--- Data listing ---

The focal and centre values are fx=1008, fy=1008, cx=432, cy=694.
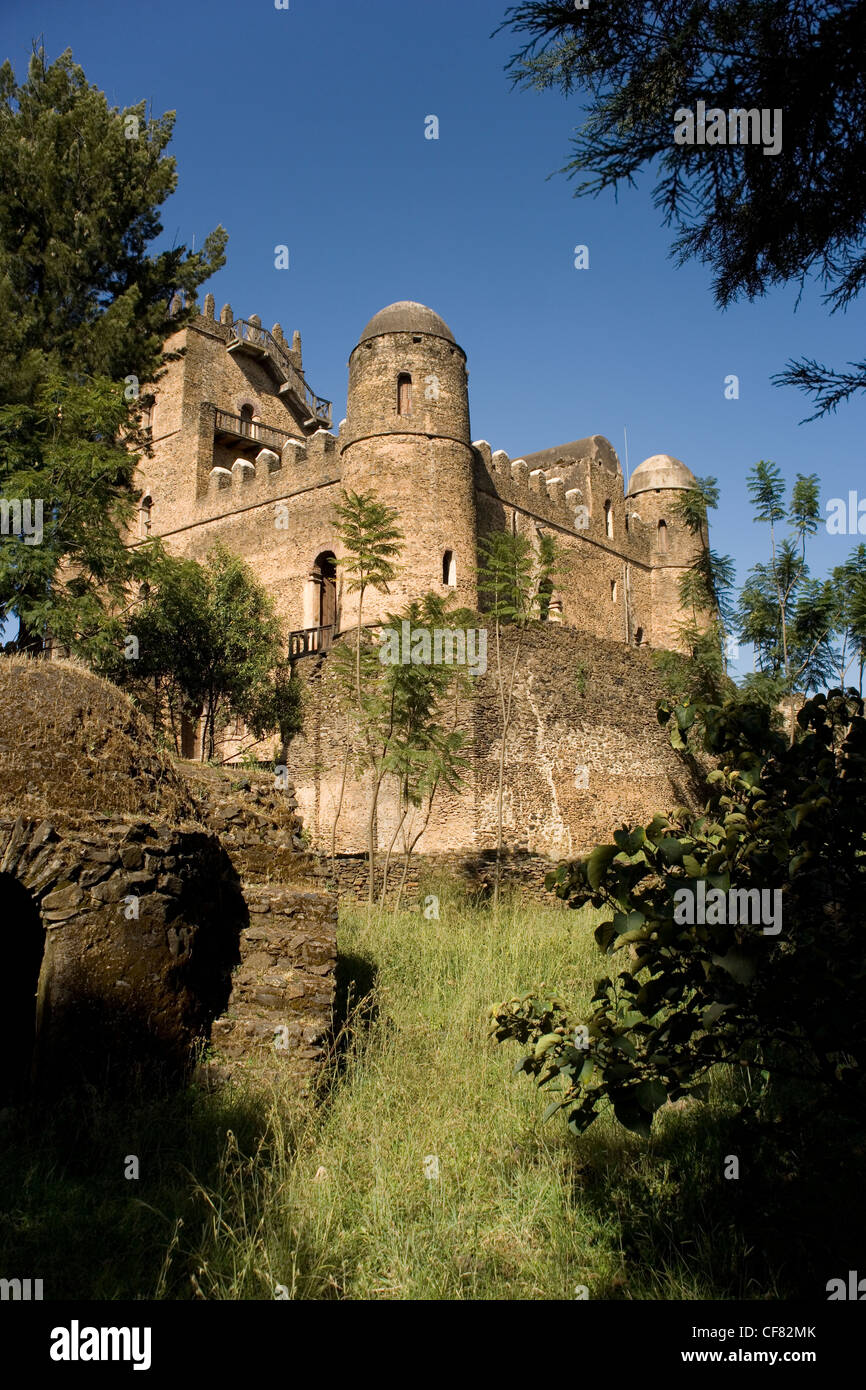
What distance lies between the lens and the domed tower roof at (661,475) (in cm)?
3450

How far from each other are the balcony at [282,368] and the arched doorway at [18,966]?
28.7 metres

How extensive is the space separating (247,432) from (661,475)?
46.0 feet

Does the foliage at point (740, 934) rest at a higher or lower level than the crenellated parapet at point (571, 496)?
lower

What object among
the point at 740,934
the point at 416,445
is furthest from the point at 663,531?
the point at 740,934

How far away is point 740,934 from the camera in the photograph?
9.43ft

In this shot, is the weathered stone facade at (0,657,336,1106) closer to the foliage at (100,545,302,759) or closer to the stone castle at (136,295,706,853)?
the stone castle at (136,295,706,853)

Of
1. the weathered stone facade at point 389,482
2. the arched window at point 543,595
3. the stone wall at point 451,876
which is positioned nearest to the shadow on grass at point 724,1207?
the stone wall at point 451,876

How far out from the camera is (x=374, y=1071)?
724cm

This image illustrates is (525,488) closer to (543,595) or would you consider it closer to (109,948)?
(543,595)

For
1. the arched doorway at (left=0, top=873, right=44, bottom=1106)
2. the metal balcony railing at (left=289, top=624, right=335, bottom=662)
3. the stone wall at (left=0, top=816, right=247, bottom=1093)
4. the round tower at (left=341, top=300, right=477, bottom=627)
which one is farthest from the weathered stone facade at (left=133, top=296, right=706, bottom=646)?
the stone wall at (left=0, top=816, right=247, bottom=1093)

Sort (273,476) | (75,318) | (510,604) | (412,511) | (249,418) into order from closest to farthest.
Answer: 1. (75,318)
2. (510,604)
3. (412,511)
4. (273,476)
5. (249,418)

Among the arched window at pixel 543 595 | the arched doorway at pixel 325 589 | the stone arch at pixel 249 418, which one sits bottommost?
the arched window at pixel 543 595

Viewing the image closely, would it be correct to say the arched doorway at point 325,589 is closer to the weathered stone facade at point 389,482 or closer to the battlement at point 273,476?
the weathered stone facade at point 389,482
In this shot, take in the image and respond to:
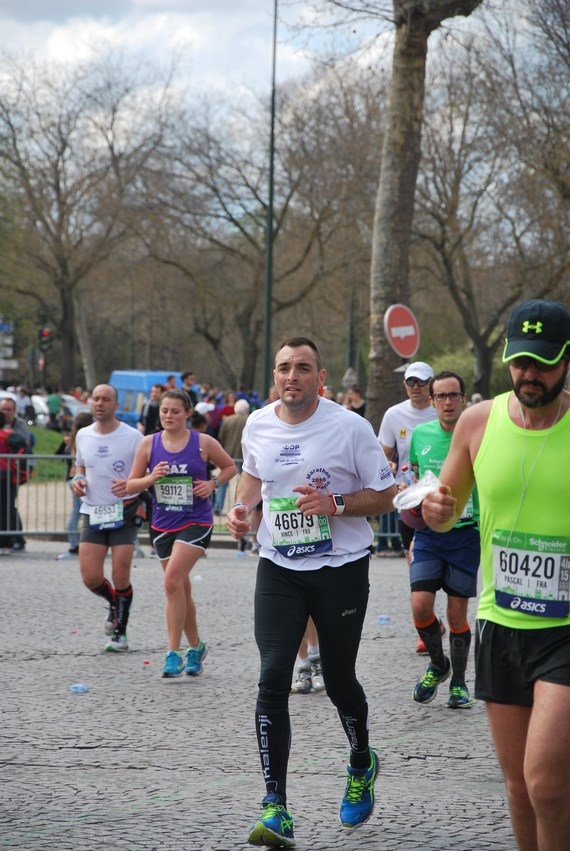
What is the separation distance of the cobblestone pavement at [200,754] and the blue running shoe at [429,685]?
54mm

---

Set problem :: Take the line containing "Does the foliage" through the last line of the material and retype exactly those lines, both ends included, with no pictures.

Output for this exercise ::
Does the foliage at point (740, 934) rest at a higher or lower level than the crenellated parapet at point (571, 496)?
lower

What object among
the point at 740,934
the point at 416,445
is furthest from the point at 663,531?
the point at 740,934

How far away is point 740,934 from the camera in the photograph?
9.43ft

In this shot, is the weathered stone facade at (0,657,336,1106) closer to the foliage at (100,545,302,759) or closer to the stone castle at (136,295,706,853)?
the stone castle at (136,295,706,853)

Of
1. the weathered stone facade at point 389,482
2. the arched window at point 543,595
3. the stone wall at point 451,876
which is positioned nearest to the shadow on grass at point 724,1207?
the stone wall at point 451,876

How far out from the camera is (x=374, y=1071)?
724cm

This image illustrates is (525,488) closer to (543,595) or would you consider it closer to (109,948)?
(543,595)

For
1. the arched doorway at (left=0, top=873, right=44, bottom=1106)
2. the metal balcony railing at (left=289, top=624, right=335, bottom=662)
3. the stone wall at (left=0, top=816, right=247, bottom=1093)
4. the round tower at (left=341, top=300, right=477, bottom=627)
which one is farthest from the weathered stone facade at (left=133, top=296, right=706, bottom=646)?
the stone wall at (left=0, top=816, right=247, bottom=1093)

Sort (273,476) | (75,318) | (510,604) | (412,511) | (249,418) into order from closest to farthest.
Answer: 1. (75,318)
2. (510,604)
3. (412,511)
4. (273,476)
5. (249,418)

Among the arched window at pixel 543 595 | the arched doorway at pixel 325 589 | the stone arch at pixel 249 418, which one sits bottommost?
the arched window at pixel 543 595

Viewing the image closely, would it be correct to say the arched doorway at point 325,589 is closer to the weathered stone facade at point 389,482 or closer to the battlement at point 273,476?
the weathered stone facade at point 389,482
In this shot, take in the image and respond to:
What is the separation distance of the cobblestone pavement at [200,754] and the blue running shoe at [429,685]?
54mm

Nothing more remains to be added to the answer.